▶ **Texto de lectura**:

>>

Alcanzar el lugar de Estado número 194 en las Naciones Unidas significa reconocer a Palestina como Estado Miembro “de plenos derechos”. Y 181 es el número de resolución de la ONU con la que se aprobó el injusto y asimétrico plan de partición de Palestina en 1947 que se creó al Estado de Israel y se condenó a ser parias sin estado a los palestinos.
Y 242 y 338 son los números de las resoluciones con las que la ONU expuso la alarmante situación de las fronteras, sin ninguna capacidad para impedir el avance de Israel en la región. La ONU en 1974 ha reconocido a la Organización para la Liberación de Palestina (OLP) como entidad representativa del pueblo palestino, pero no quiere oír hablar de un Estado palestino; tampoco ha tenido el gesto de reconocer como estado a la Autoridad Nacional Palestina (ANP), que es justamente lo que ahora está en discusión. Pero la cuestión no es sólo acceder a la estadidad, aunque por supuesto es preciso celebrar esta iniciativa, dado que son numerosos los asuntos de gran espesor que aún así quedarían pendientes.
Lograr el reconocimiento del Estado palestino en un organismo supranacional como la ONU es importante y seguramente sentará un valioso precedente internacional. Ahora bien: ¿qué cambia con esto en la condición de centenares de miles de palestinos? ¿Cuántos temas de gran peso político y humanitario se han tratado en organismos supranacionales (como la ONU o la Corte Internacional de la Haya) sin que se hubieran producido cambios favorables al desarrollo de una vida digna para los palestinos? El muro de la infamia sigue avanzando con la complicidad de las potencias “democráticas” de Occidente, los ataques sobre los territorios palestinos siguen su marcha y la crisis humanitaria es pavorosa.

<<

▶ **Líneas de datos**:
>>

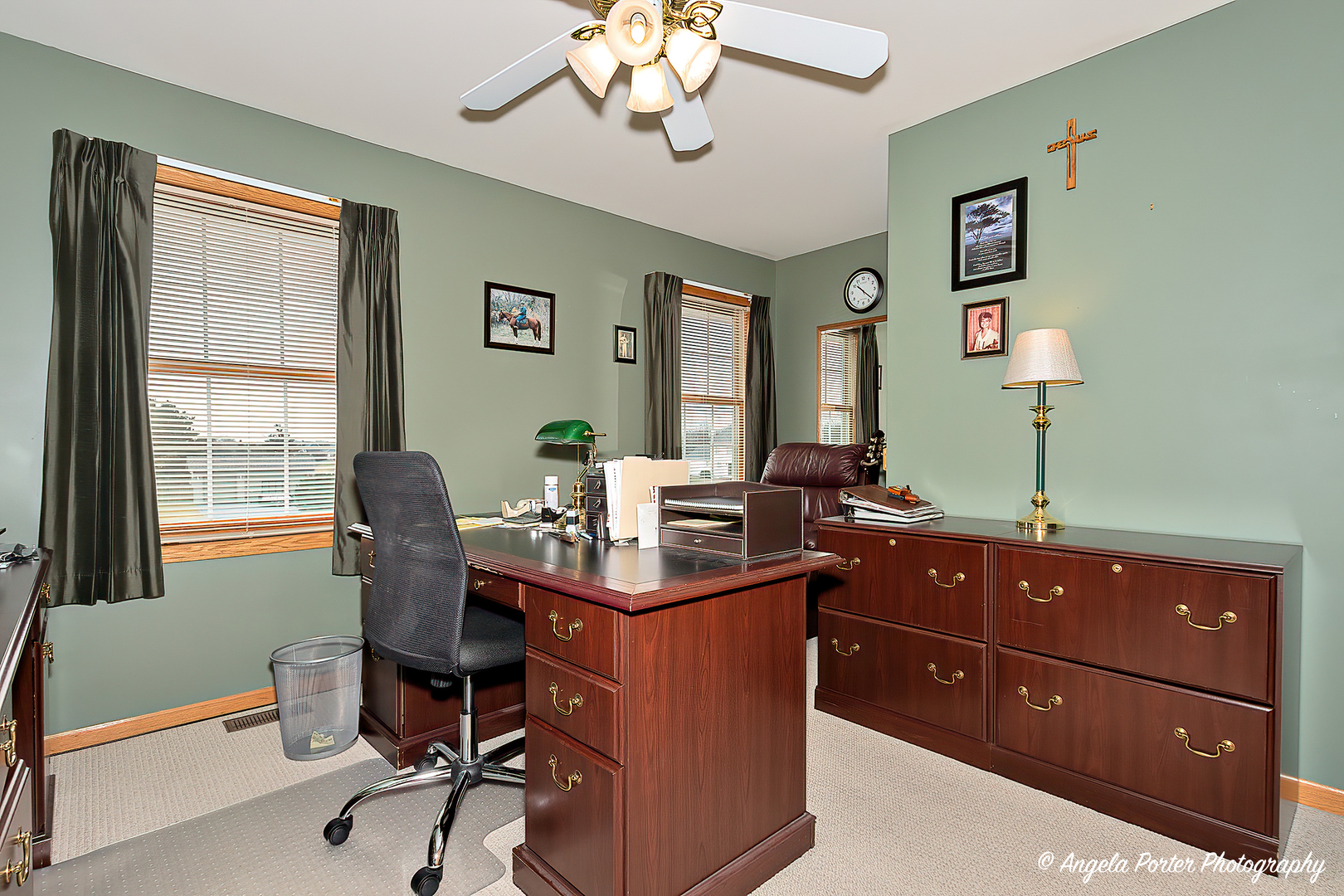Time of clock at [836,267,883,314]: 10:21
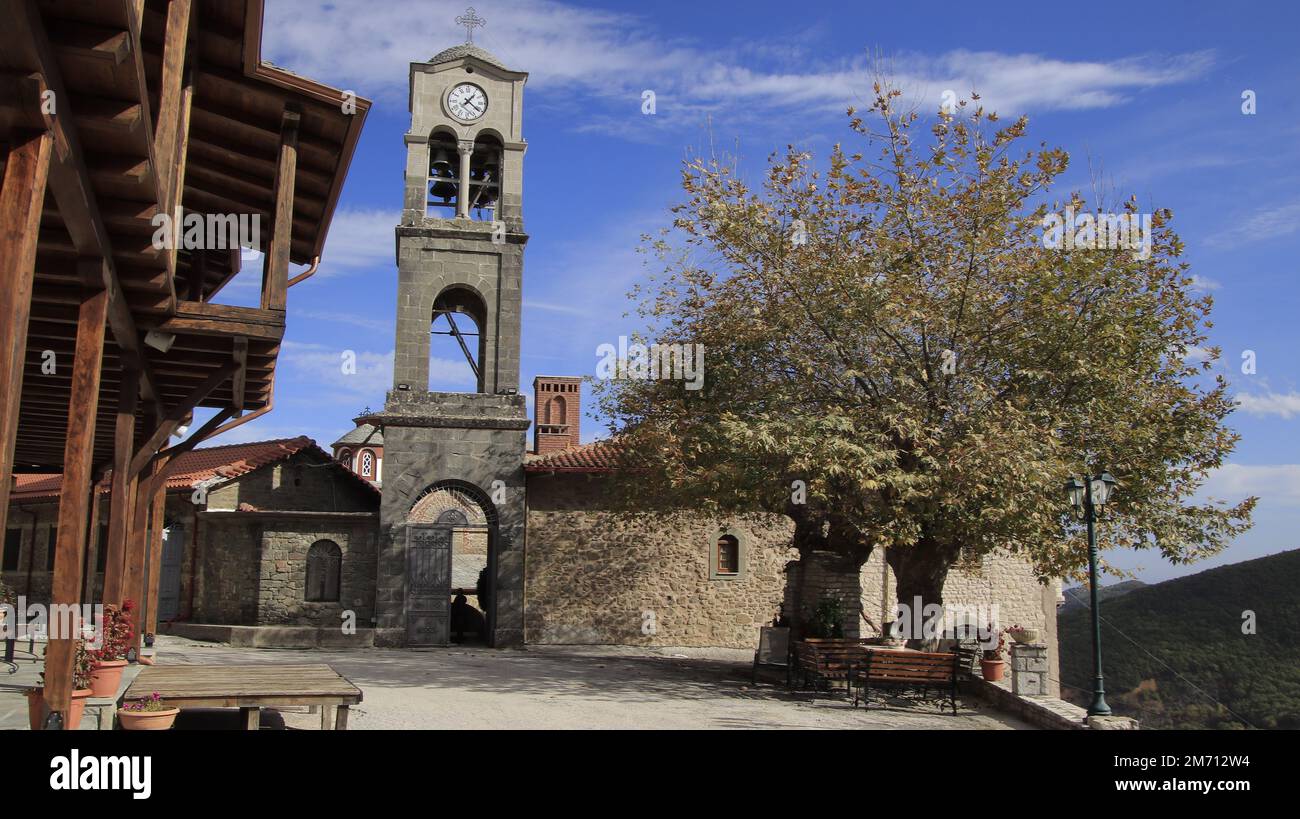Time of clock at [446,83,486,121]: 1:21
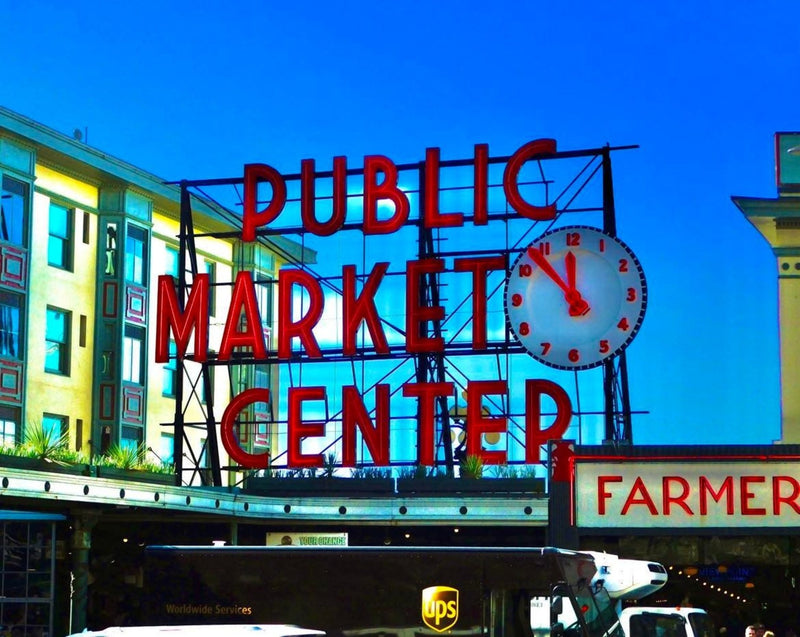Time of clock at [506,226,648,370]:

<<

▶ **Ejercicio breve**: Prosigue el texto sobre el reconocimiento del Estado palestino en la ONU a partir de su última oración.

▶ **Respuesta**:
El “Día Internacional de Solidaridad con el Pueblo Palestino” (29 de noviembre) designado por la ONU (Res. 32/40 B, 1977), ¿ha cambiado en algo la condición de ese pueblo? Una serie de informes solicitados por la ONU para establecer el número de víctimas y los responsables directos de los daños humanos y materiales ocasionados por guerras e invasiones, como el Informe Goldstone (producido el 23/09/2010, sobre el brutal ataque de Israel a Gaza en enero 2009) arroja resultados estremecedores. Pero, ¿han generado alguna penalización a los agresores, o logrado algún compromiso que trascienda el mero gesto ritual de establecer “internacionalmente” lo alarmante de la situación? No. Hay informes anteriores como el Mc Bride (1982/83, sobre la invasión de Israel a Líbano) que siguen sin condenar a los responsables. Entristece reconocer que en las Naciones Unidas han sido muy pocos los Estados miembro que tomaron seriamente las demandas reales de Palestina. Por eso, la actual encrucijada se presenta como una nueva oportunidad y son muchos los que ahora esperan un tratamiento más sensato y efectivo de esta lacerante cuestión. Quizás gracias a que varios estados latinoamericanos reconocieron a Palestina como estado soberano e independiente (fines de 2010 y principios de 2011), las cosas puedan cambiar. La expectativa es enorme, pero los antecedentes desfavorables no son menos formidables.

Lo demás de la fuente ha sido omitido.